Das war es auch irgendwie.

~

„So habe ich sie noch nie gesehen", gibt sie zu. Sie deutet auf die Stelle, an der Anna vor nicht einmal einer Minute noch gestanden hat.

„Was meinen Sie?" Sie seufzt.

„In den zwei Jahren, in denen ich sie kenne, habe ich sie noch nie so... emotional erlebt. Sie ist immer so gefasst und reif, selbst als sie um eine Verlängerung einer Hausarbeit bitten musste, weil sie in ihrem anderen Job Zusatzschichten nehmen musste, um über die Runden zu kommen."

Ich war schockiert.

Sie hat zwei Jobs?

„Sie weiß nicht, dass ich weiß, wie viel sie tatsächlich arbeitet. Das Mädchen ist so stark, es hat mich nur überrascht, sie so emotional zu sehen."

Jetzt verstehe ich. Ich quittiere es mit einem wissenden Nicken.

„Also noch einmal - was haben Sie getan?"

„Ich bin gegangen. Ich hatte die Chance meines Lebens und ich habe sie ergriffen. Sie sagte, ich müsse sie ergreifen, aber ich versprach, in Kontakt zu bleiben.

Aber am Ende habe ich meine Telefonnummer geändert und versucht, alles zu vergessen. Ich dachte, sie geht nach Stanford", erkläre ich der Professorin.

„Das war eine blöde Nummer", verteidigt sie Anna.

„Ich wusste nicht, dass ihre Eltern sie rausgeworfen haben..."

„Aber das haben sie. Sie musste arbeiten, um sich diese Kurse leisten zu können."

„Verdammt..."

Die Lehrerin nickt. „Laut der Schülerinformationsdatei hat sie die Highschool online abgeschlossen." Das hat mich völlig aus dem Konzept gebracht. Wie konnten sie das tun?
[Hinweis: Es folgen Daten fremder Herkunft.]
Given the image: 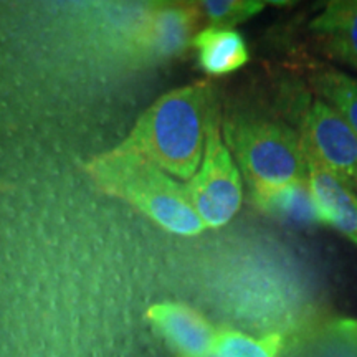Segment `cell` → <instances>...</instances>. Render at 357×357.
<instances>
[{"label":"cell","mask_w":357,"mask_h":357,"mask_svg":"<svg viewBox=\"0 0 357 357\" xmlns=\"http://www.w3.org/2000/svg\"><path fill=\"white\" fill-rule=\"evenodd\" d=\"M215 119V101L208 84H189L159 98L118 147L189 182L202 164Z\"/></svg>","instance_id":"1"},{"label":"cell","mask_w":357,"mask_h":357,"mask_svg":"<svg viewBox=\"0 0 357 357\" xmlns=\"http://www.w3.org/2000/svg\"><path fill=\"white\" fill-rule=\"evenodd\" d=\"M102 190L126 200L164 230L192 236L207 229L187 197L185 185L139 155L114 147L88 164Z\"/></svg>","instance_id":"2"},{"label":"cell","mask_w":357,"mask_h":357,"mask_svg":"<svg viewBox=\"0 0 357 357\" xmlns=\"http://www.w3.org/2000/svg\"><path fill=\"white\" fill-rule=\"evenodd\" d=\"M223 132L252 190L307 182L303 137L287 124L235 114L225 123Z\"/></svg>","instance_id":"3"},{"label":"cell","mask_w":357,"mask_h":357,"mask_svg":"<svg viewBox=\"0 0 357 357\" xmlns=\"http://www.w3.org/2000/svg\"><path fill=\"white\" fill-rule=\"evenodd\" d=\"M185 192L207 229L227 225L242 207V177L229 146L222 139L218 119L212 123L202 164L185 184Z\"/></svg>","instance_id":"4"},{"label":"cell","mask_w":357,"mask_h":357,"mask_svg":"<svg viewBox=\"0 0 357 357\" xmlns=\"http://www.w3.org/2000/svg\"><path fill=\"white\" fill-rule=\"evenodd\" d=\"M301 137L307 154L352 192L357 190V134L323 100H314L307 108Z\"/></svg>","instance_id":"5"},{"label":"cell","mask_w":357,"mask_h":357,"mask_svg":"<svg viewBox=\"0 0 357 357\" xmlns=\"http://www.w3.org/2000/svg\"><path fill=\"white\" fill-rule=\"evenodd\" d=\"M306 154L307 185L319 223L333 227L357 245V197L344 182L328 171L314 155Z\"/></svg>","instance_id":"6"},{"label":"cell","mask_w":357,"mask_h":357,"mask_svg":"<svg viewBox=\"0 0 357 357\" xmlns=\"http://www.w3.org/2000/svg\"><path fill=\"white\" fill-rule=\"evenodd\" d=\"M147 318L181 357L213 352L217 329L199 311L181 303H160L149 307Z\"/></svg>","instance_id":"7"},{"label":"cell","mask_w":357,"mask_h":357,"mask_svg":"<svg viewBox=\"0 0 357 357\" xmlns=\"http://www.w3.org/2000/svg\"><path fill=\"white\" fill-rule=\"evenodd\" d=\"M319 50L337 63L357 70V0H331L310 22Z\"/></svg>","instance_id":"8"},{"label":"cell","mask_w":357,"mask_h":357,"mask_svg":"<svg viewBox=\"0 0 357 357\" xmlns=\"http://www.w3.org/2000/svg\"><path fill=\"white\" fill-rule=\"evenodd\" d=\"M298 352L301 357H357V319L329 312L303 329Z\"/></svg>","instance_id":"9"},{"label":"cell","mask_w":357,"mask_h":357,"mask_svg":"<svg viewBox=\"0 0 357 357\" xmlns=\"http://www.w3.org/2000/svg\"><path fill=\"white\" fill-rule=\"evenodd\" d=\"M197 7L155 8L141 29L142 48L155 55H172L185 47L197 19Z\"/></svg>","instance_id":"10"},{"label":"cell","mask_w":357,"mask_h":357,"mask_svg":"<svg viewBox=\"0 0 357 357\" xmlns=\"http://www.w3.org/2000/svg\"><path fill=\"white\" fill-rule=\"evenodd\" d=\"M202 68L211 75H229L248 61L242 35L235 30L207 26L192 38Z\"/></svg>","instance_id":"11"},{"label":"cell","mask_w":357,"mask_h":357,"mask_svg":"<svg viewBox=\"0 0 357 357\" xmlns=\"http://www.w3.org/2000/svg\"><path fill=\"white\" fill-rule=\"evenodd\" d=\"M252 197L263 212L276 218H283L298 225L319 223L307 182H294L275 189L252 190Z\"/></svg>","instance_id":"12"},{"label":"cell","mask_w":357,"mask_h":357,"mask_svg":"<svg viewBox=\"0 0 357 357\" xmlns=\"http://www.w3.org/2000/svg\"><path fill=\"white\" fill-rule=\"evenodd\" d=\"M312 88L357 134V78L329 66L316 71Z\"/></svg>","instance_id":"13"},{"label":"cell","mask_w":357,"mask_h":357,"mask_svg":"<svg viewBox=\"0 0 357 357\" xmlns=\"http://www.w3.org/2000/svg\"><path fill=\"white\" fill-rule=\"evenodd\" d=\"M283 347L284 339L280 333L253 337L229 328L218 329L213 342V352L218 357H280Z\"/></svg>","instance_id":"14"},{"label":"cell","mask_w":357,"mask_h":357,"mask_svg":"<svg viewBox=\"0 0 357 357\" xmlns=\"http://www.w3.org/2000/svg\"><path fill=\"white\" fill-rule=\"evenodd\" d=\"M263 8L265 3L255 0H207L200 3L197 10L211 22V26L234 30L235 25L252 19Z\"/></svg>","instance_id":"15"},{"label":"cell","mask_w":357,"mask_h":357,"mask_svg":"<svg viewBox=\"0 0 357 357\" xmlns=\"http://www.w3.org/2000/svg\"><path fill=\"white\" fill-rule=\"evenodd\" d=\"M204 357H218L215 352H211V354H207V356H204Z\"/></svg>","instance_id":"16"},{"label":"cell","mask_w":357,"mask_h":357,"mask_svg":"<svg viewBox=\"0 0 357 357\" xmlns=\"http://www.w3.org/2000/svg\"><path fill=\"white\" fill-rule=\"evenodd\" d=\"M354 194H356V197H357V190H356V192H354Z\"/></svg>","instance_id":"17"}]
</instances>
„Sie haben sie mitten im Schuljahr rausgeschmissen? Was zum Teufel ist mit ihr passiert?"

„Das weiß ich nicht. Sie ist sehr verschlossen."

„Verdammt noch mal, Anna. Und lassen Sie mich raten, sie will keine Hilfe?" Die Lehrerin schüttelt den Kopf.

„Sie kennen sie wirklich gut, nicht wahr?"

„Ich habe sie geliebt. Ich habe immer nur sie geliebt."